* [About this task]
Take the lines below beginning at the line that has "United States, site archbold_FL-20." and stopping after the line that has "category: unidentified deer", and print them exactly as they are, with no other lines.

* * *

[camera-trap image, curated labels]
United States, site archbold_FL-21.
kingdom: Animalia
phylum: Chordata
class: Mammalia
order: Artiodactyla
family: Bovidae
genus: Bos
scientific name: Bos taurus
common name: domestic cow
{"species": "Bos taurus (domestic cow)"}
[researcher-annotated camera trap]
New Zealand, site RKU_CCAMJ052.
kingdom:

* * *

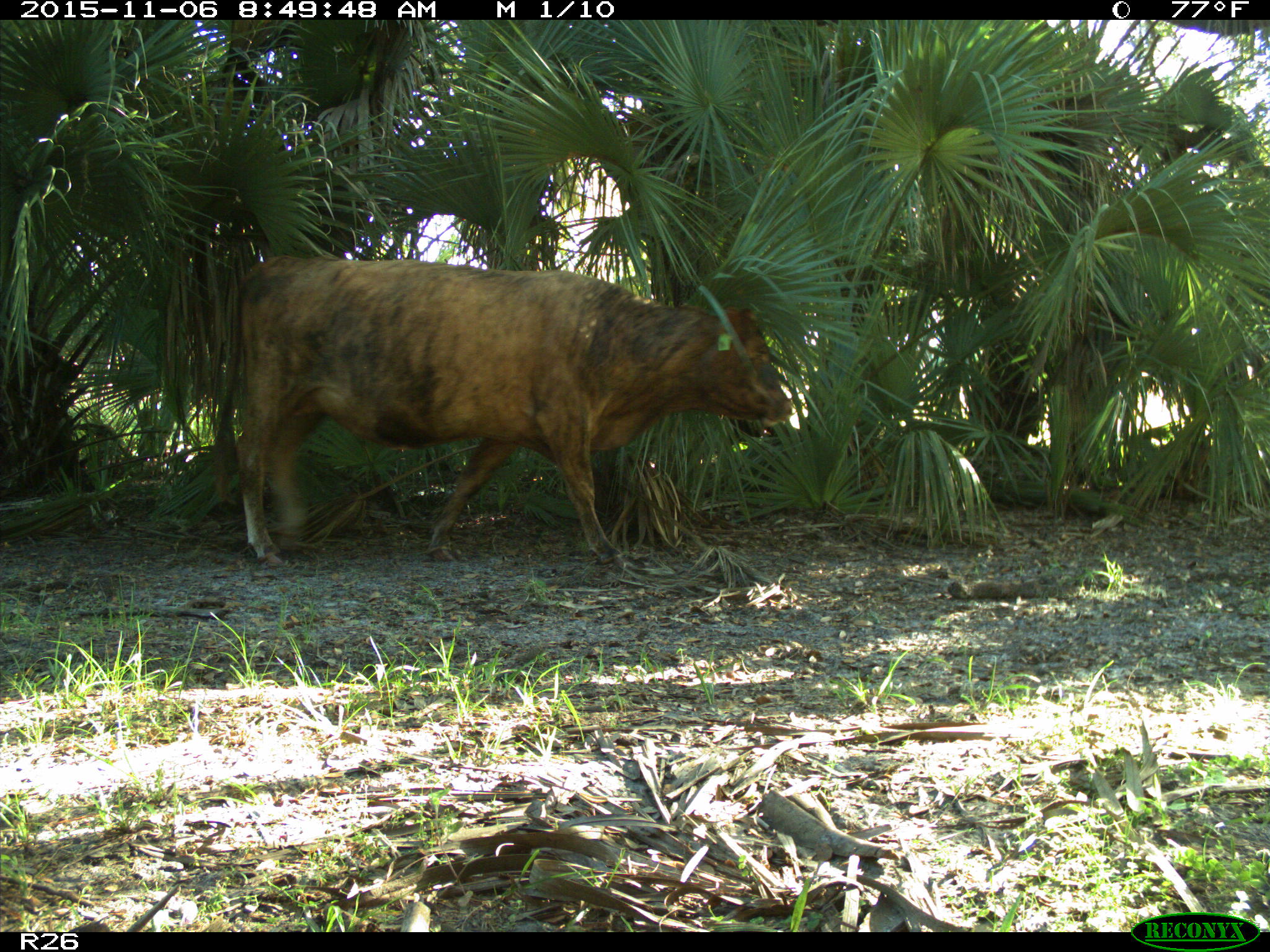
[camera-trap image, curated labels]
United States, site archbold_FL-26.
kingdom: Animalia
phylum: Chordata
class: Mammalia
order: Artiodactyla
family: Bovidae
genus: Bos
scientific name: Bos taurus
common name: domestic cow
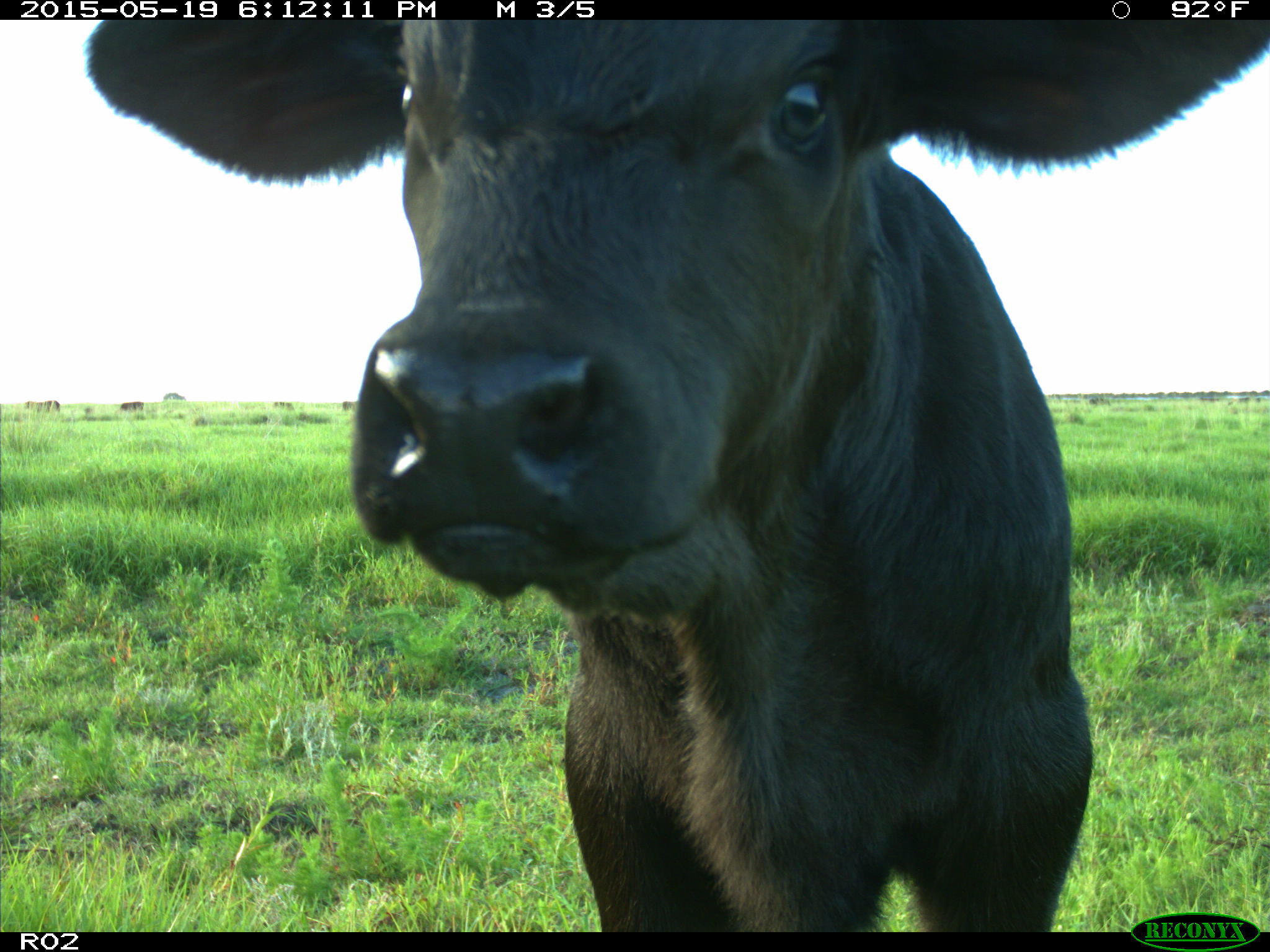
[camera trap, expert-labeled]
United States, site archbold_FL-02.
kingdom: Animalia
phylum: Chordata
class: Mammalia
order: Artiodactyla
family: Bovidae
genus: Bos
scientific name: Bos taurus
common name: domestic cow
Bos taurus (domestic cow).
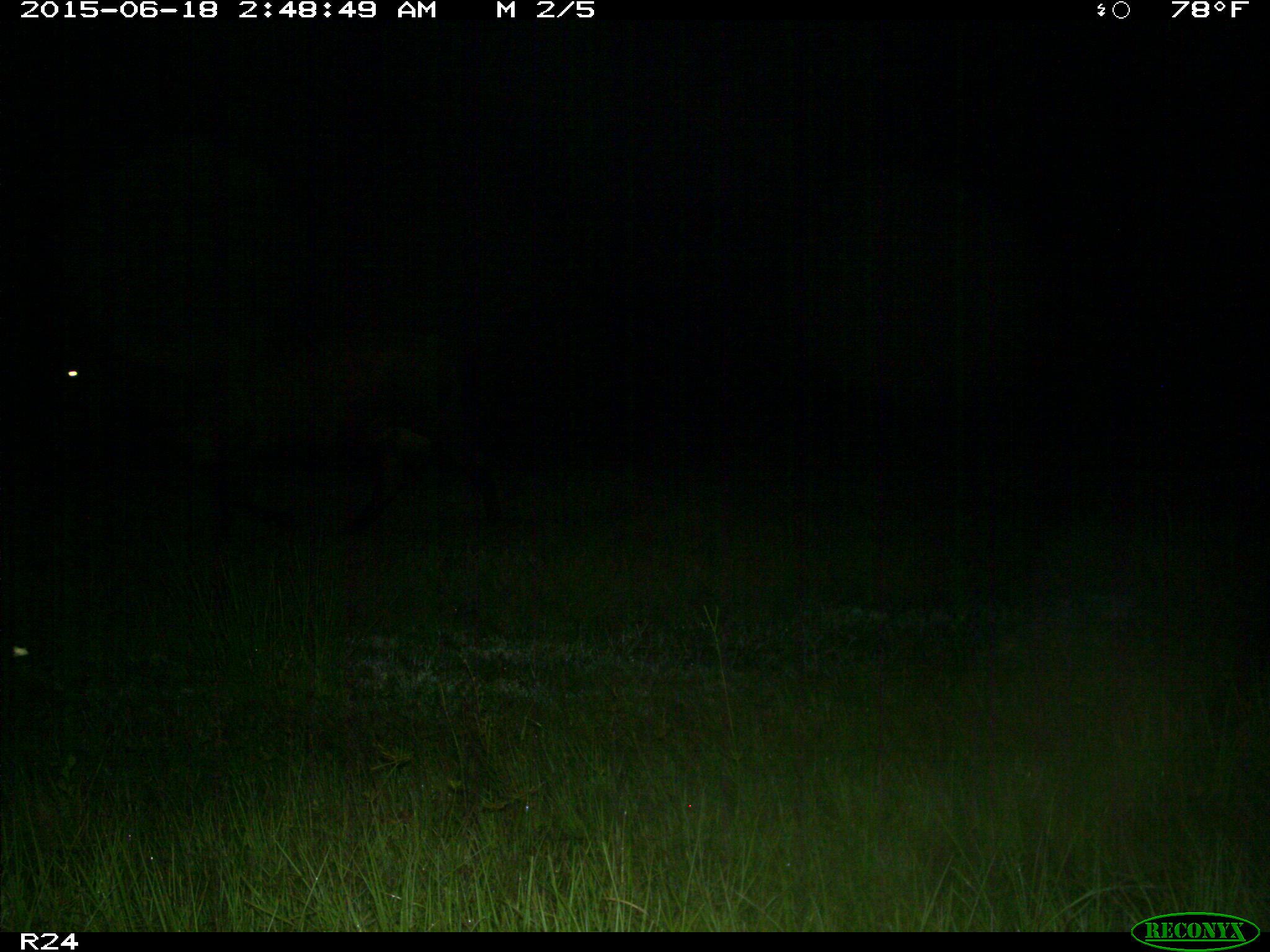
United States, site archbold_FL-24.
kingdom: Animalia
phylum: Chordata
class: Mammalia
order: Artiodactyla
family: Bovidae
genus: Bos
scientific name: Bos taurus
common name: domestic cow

* * *

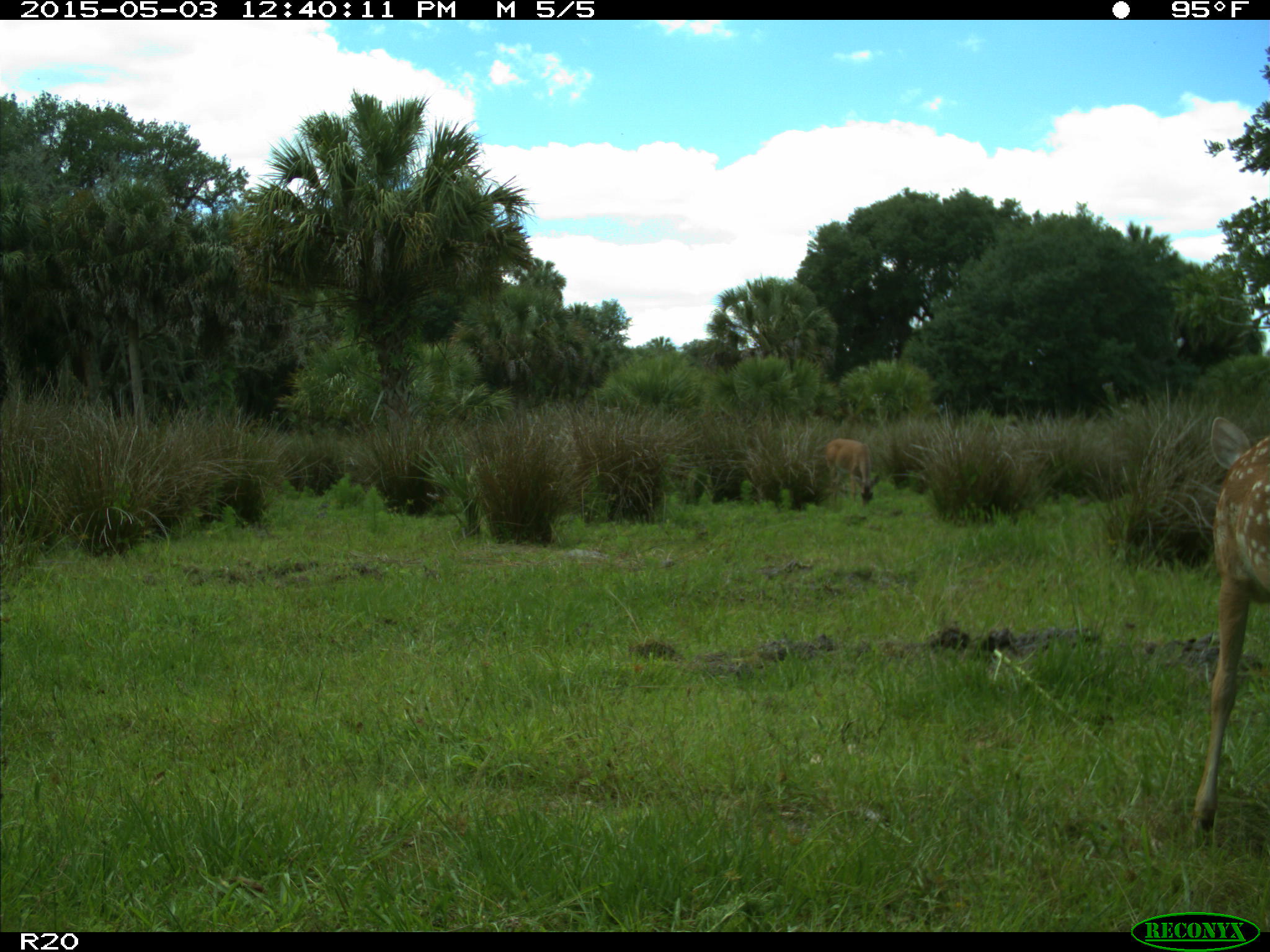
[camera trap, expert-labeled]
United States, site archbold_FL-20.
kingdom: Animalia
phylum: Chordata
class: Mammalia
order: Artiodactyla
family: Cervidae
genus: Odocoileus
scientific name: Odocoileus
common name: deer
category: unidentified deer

* * *

* [Written response]
United States, site archbold_FL-20.
kingdom: Animalia
phylum: Chordata
class: Mammalia
order: Artiodactyla
family: Cervidae
genus: Odocoileus
scientific name: Odocoileus
common name: deer
category: unidentified deer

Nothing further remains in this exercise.